> [Texte fourni]
====

La maladie de Parkinson, touchant près de 200 000 personnes en France, est une affection neurologique progressive affectant des neurones spécialisés dans la production de dopamine, un neurotransmetteur essentiel à la régulation des mouvements. Diagnostiquée en moyenne chez des individus âgés de 58 ans, la maladie se développe de manière variable d'un patient à l'autre, généralement en quatre grandes phases.
Phase d'apparition des symptômes
La première phase de la maladie de Parkinson consiste en l'apparition de symptômes révélateurs : une lenteur des mouvements, une raideur musculaire et des tremblements au repos. Cette phase, pouvant durer de plusieurs mois à des années, est cruciale pour le diagnostic. Au moins deux de ces symptômes, souvent limités à un côté du corps, sont essentiels pour confirmer la maladie.
Durant cette phase initiale, d'autres signes comme la fatigue, l'apathie ou des troubles de la motricité peuvent également se manifester. Ce début est souvent difficile pour les patients, qui doivent faire face à la réalité d'une condition chronique évolutive. Une prise en charge par des spécialistes comme des neurologues est primordiale, combinant traitements médicamenteux, interventions chirurgicales et rééducation.
La phase « lune de miel »
La deuxième phase, souvent appelée phase de "lune de miel", peut durer de quelques années à dix ans. Bien que les traitements, notamment les médicaments dopaminergiques, semblent stabiliser la maladie, il est crucial de comprendre que les symptômes ne disparaissent pas. Les patients doivent gérer des doses régulières de médicaments tout en réorganisant leur quotidien.
L'association France Parkinson précise que cette période, bien que perçue comme bénéfique par certains patients, reste complexe à vivre, car la maladie continue à progresser malgré l'apparente amélioration.

====

> [Informations fournies]
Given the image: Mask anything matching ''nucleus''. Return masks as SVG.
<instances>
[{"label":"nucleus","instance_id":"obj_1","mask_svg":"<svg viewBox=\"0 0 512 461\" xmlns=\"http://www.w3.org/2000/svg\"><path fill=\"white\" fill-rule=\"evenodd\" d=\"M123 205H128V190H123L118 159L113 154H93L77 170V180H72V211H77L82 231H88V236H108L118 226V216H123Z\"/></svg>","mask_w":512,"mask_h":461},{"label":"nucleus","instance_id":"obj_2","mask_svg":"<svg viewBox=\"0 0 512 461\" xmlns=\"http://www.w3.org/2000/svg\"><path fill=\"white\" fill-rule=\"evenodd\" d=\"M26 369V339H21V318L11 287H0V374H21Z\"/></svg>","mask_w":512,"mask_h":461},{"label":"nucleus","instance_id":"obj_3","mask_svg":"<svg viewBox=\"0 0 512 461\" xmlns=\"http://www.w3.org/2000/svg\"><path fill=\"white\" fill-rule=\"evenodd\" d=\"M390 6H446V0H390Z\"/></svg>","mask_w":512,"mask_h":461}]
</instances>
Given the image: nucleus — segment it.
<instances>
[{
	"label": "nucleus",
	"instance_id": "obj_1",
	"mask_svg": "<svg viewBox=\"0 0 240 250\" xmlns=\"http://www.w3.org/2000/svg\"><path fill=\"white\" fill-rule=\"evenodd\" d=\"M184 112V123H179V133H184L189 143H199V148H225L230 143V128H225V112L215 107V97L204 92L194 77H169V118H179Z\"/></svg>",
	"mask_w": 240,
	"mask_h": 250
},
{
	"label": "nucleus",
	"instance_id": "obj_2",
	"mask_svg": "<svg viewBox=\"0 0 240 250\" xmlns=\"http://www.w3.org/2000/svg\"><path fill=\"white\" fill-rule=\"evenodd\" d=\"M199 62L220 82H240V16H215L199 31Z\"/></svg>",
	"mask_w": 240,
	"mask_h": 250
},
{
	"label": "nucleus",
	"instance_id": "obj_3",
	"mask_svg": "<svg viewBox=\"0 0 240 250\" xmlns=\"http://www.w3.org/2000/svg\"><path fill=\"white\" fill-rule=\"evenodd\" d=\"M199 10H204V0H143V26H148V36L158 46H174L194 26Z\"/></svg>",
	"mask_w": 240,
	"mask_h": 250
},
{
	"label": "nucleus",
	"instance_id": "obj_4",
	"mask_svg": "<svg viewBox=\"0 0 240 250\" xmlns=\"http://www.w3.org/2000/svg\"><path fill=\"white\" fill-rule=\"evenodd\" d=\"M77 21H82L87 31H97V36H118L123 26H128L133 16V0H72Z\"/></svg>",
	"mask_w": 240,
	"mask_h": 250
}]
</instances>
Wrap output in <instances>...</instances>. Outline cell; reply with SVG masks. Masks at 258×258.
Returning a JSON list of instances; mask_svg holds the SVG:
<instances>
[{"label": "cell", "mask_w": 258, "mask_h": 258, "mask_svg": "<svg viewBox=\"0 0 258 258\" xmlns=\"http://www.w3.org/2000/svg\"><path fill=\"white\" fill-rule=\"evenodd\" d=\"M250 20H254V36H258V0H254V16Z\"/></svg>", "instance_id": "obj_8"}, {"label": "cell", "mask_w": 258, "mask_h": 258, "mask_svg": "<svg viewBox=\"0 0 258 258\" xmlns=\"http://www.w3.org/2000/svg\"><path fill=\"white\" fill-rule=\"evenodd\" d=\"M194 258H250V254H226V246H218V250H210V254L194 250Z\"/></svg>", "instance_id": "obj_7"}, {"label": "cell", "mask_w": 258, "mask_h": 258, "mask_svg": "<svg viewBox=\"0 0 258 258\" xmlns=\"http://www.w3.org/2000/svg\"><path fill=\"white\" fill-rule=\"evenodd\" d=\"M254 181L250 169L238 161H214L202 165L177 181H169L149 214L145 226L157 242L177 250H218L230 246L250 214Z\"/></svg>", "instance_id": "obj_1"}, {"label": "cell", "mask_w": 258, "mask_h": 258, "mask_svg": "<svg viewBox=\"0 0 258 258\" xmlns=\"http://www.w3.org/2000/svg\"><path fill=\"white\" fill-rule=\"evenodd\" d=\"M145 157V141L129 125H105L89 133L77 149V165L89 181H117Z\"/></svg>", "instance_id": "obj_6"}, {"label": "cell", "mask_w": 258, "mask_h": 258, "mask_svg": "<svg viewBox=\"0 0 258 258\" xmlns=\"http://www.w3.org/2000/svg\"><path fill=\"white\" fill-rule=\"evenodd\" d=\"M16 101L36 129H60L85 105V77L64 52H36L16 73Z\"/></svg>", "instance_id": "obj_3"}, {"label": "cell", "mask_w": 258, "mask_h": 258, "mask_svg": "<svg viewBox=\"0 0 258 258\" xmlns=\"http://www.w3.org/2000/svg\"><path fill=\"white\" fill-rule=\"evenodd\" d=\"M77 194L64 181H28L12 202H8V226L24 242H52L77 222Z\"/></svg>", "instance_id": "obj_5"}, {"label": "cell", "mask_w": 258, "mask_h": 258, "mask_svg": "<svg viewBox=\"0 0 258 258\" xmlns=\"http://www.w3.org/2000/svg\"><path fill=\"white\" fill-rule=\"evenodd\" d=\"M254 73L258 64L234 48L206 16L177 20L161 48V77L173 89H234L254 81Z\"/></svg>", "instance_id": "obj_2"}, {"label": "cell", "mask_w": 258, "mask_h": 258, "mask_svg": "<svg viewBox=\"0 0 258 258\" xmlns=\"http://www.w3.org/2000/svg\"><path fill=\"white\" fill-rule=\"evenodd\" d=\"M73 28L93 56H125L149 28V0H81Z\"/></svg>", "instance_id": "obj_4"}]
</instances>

====

> [Questions d'étude]
A. Recopiez le texte sur la maladie de Parkinson entre « Phase d'apparition des » et « confirmer la maladie. », ces deux passages compris.
B. Écrivez la suite du texte sur la maladie de Parkinson, en partant de sa dernière phrase.
Les enregistrements n'ont rien à voir avec le texte.

> [Réponses rédigées]
A.
Phase d'apparition des symptômes
La première phase de la maladie de Parkinson consiste en l'apparition de symptômes révélateurs : une lenteur des mouvements, une raideur musculaire et des tremblements au repos. Cette phase, pouvant durer de plusieurs mois à des années, est cruciale pour le diagnostic. Au moins deux de ces symptômes, souvent limités à un côté du corps, sont essentiels pour confirmer la maladie.

B.
Complications motrices : la troisième phase
La troisième phase est marquée par des complications motrices souvent causées non pas par la maladie elle-même, mais par les effets des traitements dopaminergiques. Environ 15 % des patients peuvent développer des dyskinésies, des mouvements involontaires perturbateurs. Les symptômes moteurs tels que tremblements et rigidité s'amplifient.
Les patients alternent entre des phases "On", où ils peuvent être alertes mais présenter des dyskinésies, et des phases "Off", marquées par des blocages et une instabilité. Ces mouvements anormaux peuvent aussi entraîner des troubles du comportement, allant d'une hyperactivité à des comportements d'achat compulsifs, impactant la vie personnelle et sociale du patient.
Phase avancée de la maladie
La quatrième phase représente le stade le plus avancé, avec une aggravation des symptômes : chutes fréquentes, troubles de l'équilibre et difficultés à avaler. Les patients peuvent perdre leur autonomie, devenant parfois complètement dépendants. Les troubles cognitifs, tels que des problèmes de mémoire et d'élocution, apparaissent également.
À ce stade, les interventions thérapeutiques offrent généralement peu de soulagement, rendant la qualité de vie des patients très précaire. L'adaptation de l'environnement de vie et des soins quotidiens devient cruciale pour gérer ce handicap.